Both MariaDB and MySQL have slight flaws in their implementations of generated columns, but my complaints here shouldn't cause worry. Both are robust, as I found out by wasting time looking for bugs. This feature can be used.

What about us?

In my last blog post I may have been over-confident when I predicted ocelotgui (our GUI for MariaDB and MySQL) would allow multiple connections and go beta this month. We will have something that, I hope, will be far more exciting.

SQL qualified names

Bewilderedly behold this SQL statement:
SELECT * FROM a.b.c;
Nobody can know the meaning of "a.b.c" without knowing the terminology, the context, and the varying intents of various DBMS implementors.

The terminology

It's pretty clear that a.b.c is a name, that is, a unique reference to an SQL object, which in this case is a table.

The name happens to be qualified -- it has three parts separated by periods. A generalist would say that each part is a container, with the first part referring to the outermost container a, which contains b, which contains c. Analogies would be: a directory with a subdirectory and a sub-subdirectory, or an element within a struct within a struct.

That is true but incomplete. Now we fight about what kind of container each
identifier refers to, and what is the maximum number of levels.

What kind of container

The standard suggests that the levels are
[catalog.] [schema.] object
And here are the possible ways to do it:

1. Ignore catalog and schema, the only legal statement is "SELECT * FROM c;", so c is a table name and there is no qualification. This is what happens in Firebird.

2. Ignore catalog, the legal statements are "SELECT * FROM b.c;" or "SELECT * FROM c;", so b is a schema name, or the schema name is some default value (in MySQL/MariaDB this default value is specified by the USE statement, in standard SQL by the SET SCHEMA statement). In this case the schema identifier is the same as the database identifier. This is what happens in MySQL/MariaDB, and in Oracle. I am ignoring the fact that MySQL/MariaDB has a single catalog named def, since that has no practical use.

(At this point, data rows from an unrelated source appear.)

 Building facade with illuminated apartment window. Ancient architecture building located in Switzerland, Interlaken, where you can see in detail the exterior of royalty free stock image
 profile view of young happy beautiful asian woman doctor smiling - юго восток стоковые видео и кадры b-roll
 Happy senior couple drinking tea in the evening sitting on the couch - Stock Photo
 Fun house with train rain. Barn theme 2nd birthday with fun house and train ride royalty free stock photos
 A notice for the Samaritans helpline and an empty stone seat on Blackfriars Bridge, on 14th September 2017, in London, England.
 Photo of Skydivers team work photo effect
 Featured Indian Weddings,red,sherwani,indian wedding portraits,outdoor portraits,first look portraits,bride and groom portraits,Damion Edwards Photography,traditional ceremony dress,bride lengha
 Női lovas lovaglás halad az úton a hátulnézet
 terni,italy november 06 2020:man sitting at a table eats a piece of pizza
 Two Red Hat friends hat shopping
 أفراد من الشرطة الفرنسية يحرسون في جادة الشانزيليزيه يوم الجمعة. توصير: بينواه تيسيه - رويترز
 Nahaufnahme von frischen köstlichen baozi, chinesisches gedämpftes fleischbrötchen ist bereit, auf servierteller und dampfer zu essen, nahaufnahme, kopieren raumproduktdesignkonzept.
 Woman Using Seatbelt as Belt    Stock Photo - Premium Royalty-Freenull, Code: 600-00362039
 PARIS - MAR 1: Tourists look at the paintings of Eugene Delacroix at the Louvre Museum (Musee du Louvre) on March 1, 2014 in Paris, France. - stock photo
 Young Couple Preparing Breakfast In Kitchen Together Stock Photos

3. Ignore nothing, the legal statements are "SELECT * FROM a.b.c;" or "SELECT * FROM b.c;" or "SELECT * FROM c;". The outermost (catalog) container is for a server. This is what happens in DB2.

4. There is a fourth level. This is what happens in SQL Server.

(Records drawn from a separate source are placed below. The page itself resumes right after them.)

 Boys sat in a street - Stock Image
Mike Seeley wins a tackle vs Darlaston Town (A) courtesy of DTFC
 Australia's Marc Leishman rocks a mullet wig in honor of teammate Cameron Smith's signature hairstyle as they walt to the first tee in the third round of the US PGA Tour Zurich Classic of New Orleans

Naturally the variety causes trouble for JDBC or ODBC applications, which have to connect to any sort of DBMS despite the contradictory meanings. But when you're connecting to the same DBMS every time, it can be okay.

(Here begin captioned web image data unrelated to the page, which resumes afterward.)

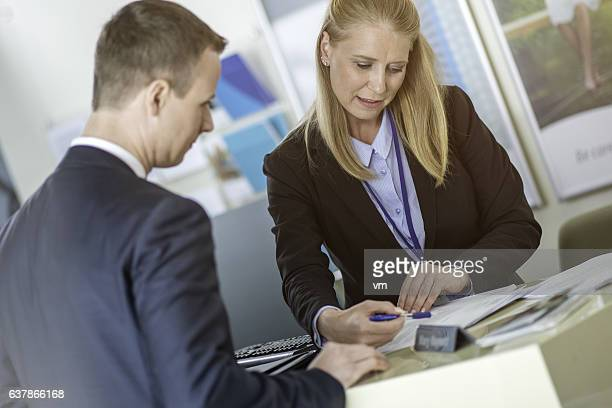 Bank employee explaining loan info to a customer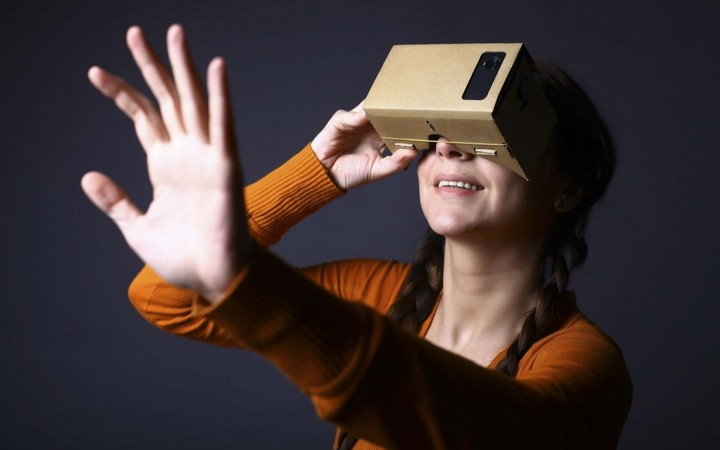 Color shot of a young woman looking through a cardboard, a device with which one can experience virtual reality on a mobile phone.; Shutterstock ID 258534815; user id: 13274325; user email: ken@ifanr.com; user_country: China; discount: 38%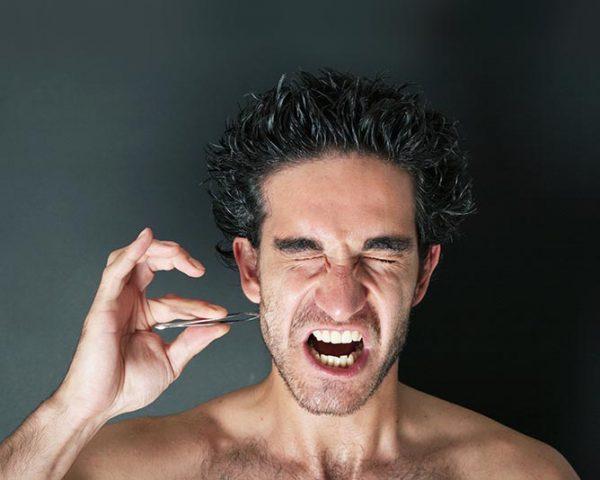 Мужчина выдергивает пинцетом волос из бороды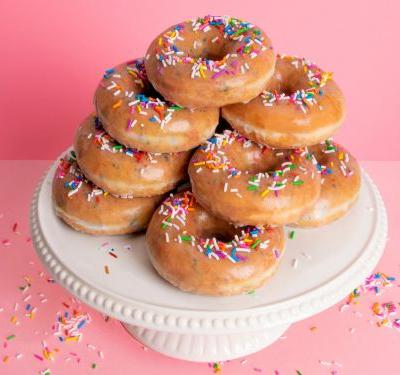 Krispy Kreme is selling a dozen doughnuts for just $1. Here's how to get some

The standard meaning of catalog

In SQL-99 Complete, Really -- which is reproduced on mariadb.org -- the idea of a catalog is expressed as a named container in an "SQL-environment". Okay, but that leaves some uncertainty. We know that an SQL-environment can mean "the server and the client" or "the server as seen by the client". And beyond that, we see the words "implementation-defined" because different vendors have different ideas.

The standard is neutral. Optional Feature F651 "Catalog name qualifiers" says simply that there can be a catalog identifier, there can be a "SET CATALOG 'identifier';" statement which has "no effect other than to set up default information", there is no defined way to create a catalog (that is, there is no official analogue for CREATE SCHEMA), and the rest is up to the implementor.

The PostgreSQL idea is that the catalog is the cluster. The word "cluster" appears in database literature but it's vague, it doesn't have to mean "a group of servers connected to each other and known to each other which co-operate". But that's how PostgreSQL interprets, so "SELECT * FROM a.b.c;" implies "in cluster a, in which there is a schema b which should be uniquely defined within the cluster, there is a table c".

The DB2 idea is that the catalog is the server, or an instance of the server. Presumably, if there's only one server in a cluster, this would be the same as the PostgreSQL idea. So "SELECT * FROM a.b.c;" implies "in server a, in which there is a schema b, there is a table c". This might be what C.J.Date was talking about when he wrote, in A Guide To The SQL Standard: "Or different catalogs might correspond to databases at different sites, if the SQL-environment involved some kind of distributed processing." This also might be what the Hitachi manual is implying when it says a table can be qualified as node_name . authorization_identifier . table_name.

The Microsoft idea is pretty well the same thing, except that SQL Server considers "server" to be at the outermost (fourth) level.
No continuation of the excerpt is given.